Q&A with Christina Estes about her mystery debut, Off the Air

We interviewed Phoenix-based journalist Christina Estes to discuss her Tony Hillerman Prize-winning debut novel, Off the Air. Read our conversation below!

Tell us about Off the Air. What inspired you to write it?

Off the Air introduces Jolene Garcia, a local TV reporter in Phoenix, Arizona, trying to cover real issues in a world that seems more interested in reels, clicks, and likes.

When a controversial radio talk show host dies, Jolene’s managers are ecstatic because she conducted his last interview. They’ve got the advantage. But not for long. National media descends on Arizona with bigger budgets and better scoops and Jolene ends up fighting for her job and her life.

Three things inspired Off the Air:

  1. My love of mysteries, especially series. Reading a series brings a sense of comfort and familiarity. I’m invested in the characters and want to know what’s going to happen to them next and how they’ll react in different situations.
  2. My love for Phoenix, a city I never expected to stay past my initial three-year contract in TV news. I’ve read countless books set in other big cities and want to read more based in Phoenix. It’s always a thrill to come across a reference, landmark, or business that relates directly to where I live.
  3. My love for local news. I’ve been reporting for more than twenty years and wanted to recognize the thousands of people who work in more than two hundred local TV markets across the United States.

What do you think are the main themes/issues addressed?
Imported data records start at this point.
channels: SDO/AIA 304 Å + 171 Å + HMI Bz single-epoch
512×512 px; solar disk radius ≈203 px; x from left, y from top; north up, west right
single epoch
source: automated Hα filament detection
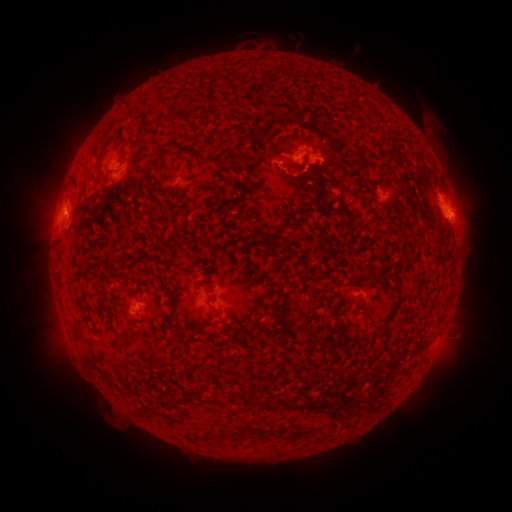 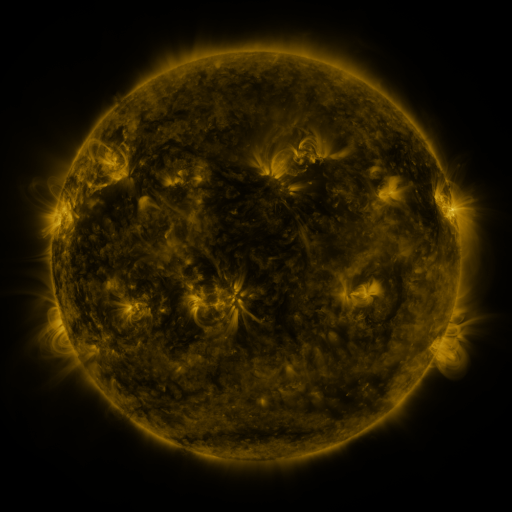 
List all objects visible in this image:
filament: [217, 74, 243, 91]
filament: [211, 100, 220, 109]
filament: [123, 105, 131, 115]
filament: [151, 114, 174, 126]
filament: [221, 123, 243, 134]
filament: [382, 133, 391, 141]
filament: [149, 154, 161, 170]
filament: [94, 169, 103, 181]
filament: [172, 190, 187, 206]
filament: [69, 218, 76, 229]
filament: [289, 225, 297, 237]
filament: [297, 226, 307, 237]
filament: [415, 228, 424, 238]
filament: [264, 237, 280, 247]
filament: [72, 270, 89, 287]
filament: [165, 281, 172, 290]
filament: [380, 288, 406, 329]
filament: [171, 291, 179, 303]
filament: [365, 306, 378, 326]
filament: [195, 324, 204, 337]
filament: [120, 328, 143, 345]
filament: [75, 333, 88, 345]
filament: [246, 363, 273, 381]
While writing, I kept thinking about recognition. We all need it. We want to be recognized at work, home, and in various situations. How we get recognition—or don’t get it—can have a lasting impact. People leave jobs and relationships if they don’t feel valued. My main character, Jolene, seeks recognition through her career. By being the first to report exclusive information or break a story, she gets the acknowledgment she craves. Part of her desire for recognition comes from her upbringing, which she doesn’t yet realize or chooses not to accept.
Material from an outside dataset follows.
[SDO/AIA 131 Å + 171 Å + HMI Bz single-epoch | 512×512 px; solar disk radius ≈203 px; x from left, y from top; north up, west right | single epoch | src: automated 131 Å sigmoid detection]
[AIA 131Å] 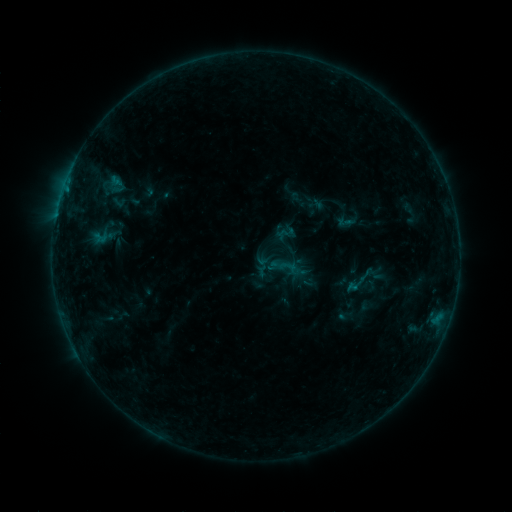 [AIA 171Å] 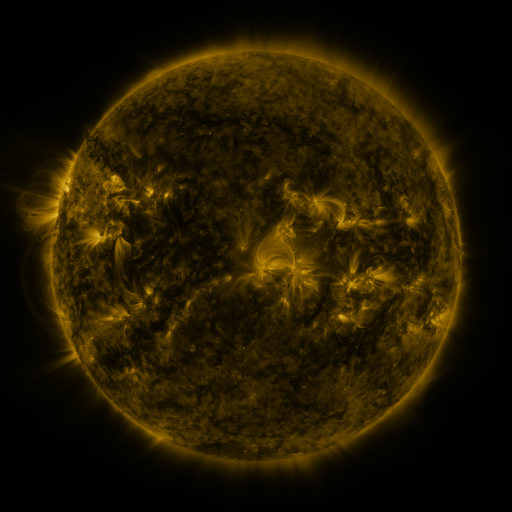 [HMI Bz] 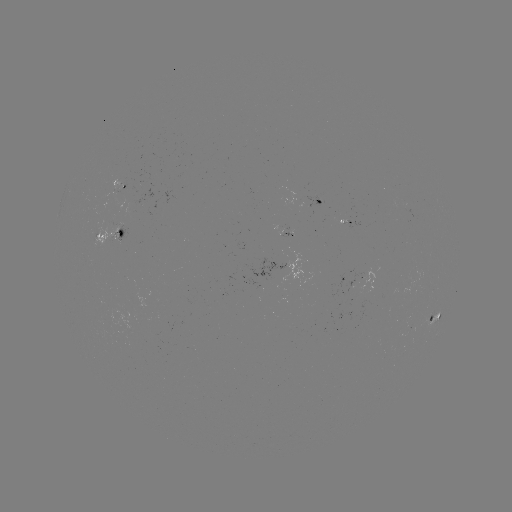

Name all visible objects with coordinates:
sigmoid: (118, 202)
sigmoid: (346, 222)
Did the book require special research? If so, share interesting details about it.

Thanks to my experience, I have many memories to call on. I even mention two real-life stories in Off the Air.
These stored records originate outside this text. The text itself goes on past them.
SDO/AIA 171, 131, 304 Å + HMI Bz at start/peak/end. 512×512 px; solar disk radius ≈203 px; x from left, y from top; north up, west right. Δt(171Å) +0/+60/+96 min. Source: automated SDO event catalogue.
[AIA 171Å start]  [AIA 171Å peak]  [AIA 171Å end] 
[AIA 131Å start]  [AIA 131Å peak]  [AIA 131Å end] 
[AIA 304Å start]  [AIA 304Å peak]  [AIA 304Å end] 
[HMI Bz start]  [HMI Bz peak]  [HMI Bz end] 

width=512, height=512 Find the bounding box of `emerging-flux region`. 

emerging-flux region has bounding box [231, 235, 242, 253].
I love reporting about residents who come together to improve their neighborhoods. I included a real situation where neighbors brought balloons and sparkling grape juice to celebrate and witness the demolition of an abandoned restaurant that had become an eyesore.

The other story relates to my personal experience being nominated for an Emmy® for a story about a fish going to the dentist and losing to a story about bubble wrap. In the book, it is Jolene’s loss. It’s been interesting to hear reactions to that vignette. Some readers relate to Jolene’s disappointment, while others laugh.

What do you hope readers will take away?

In addition to entertainment, I hope readers have a better understanding of the people and decisions behind local news. And I hope people look forward to reading more about Jolene’s evolution as a reporter and person.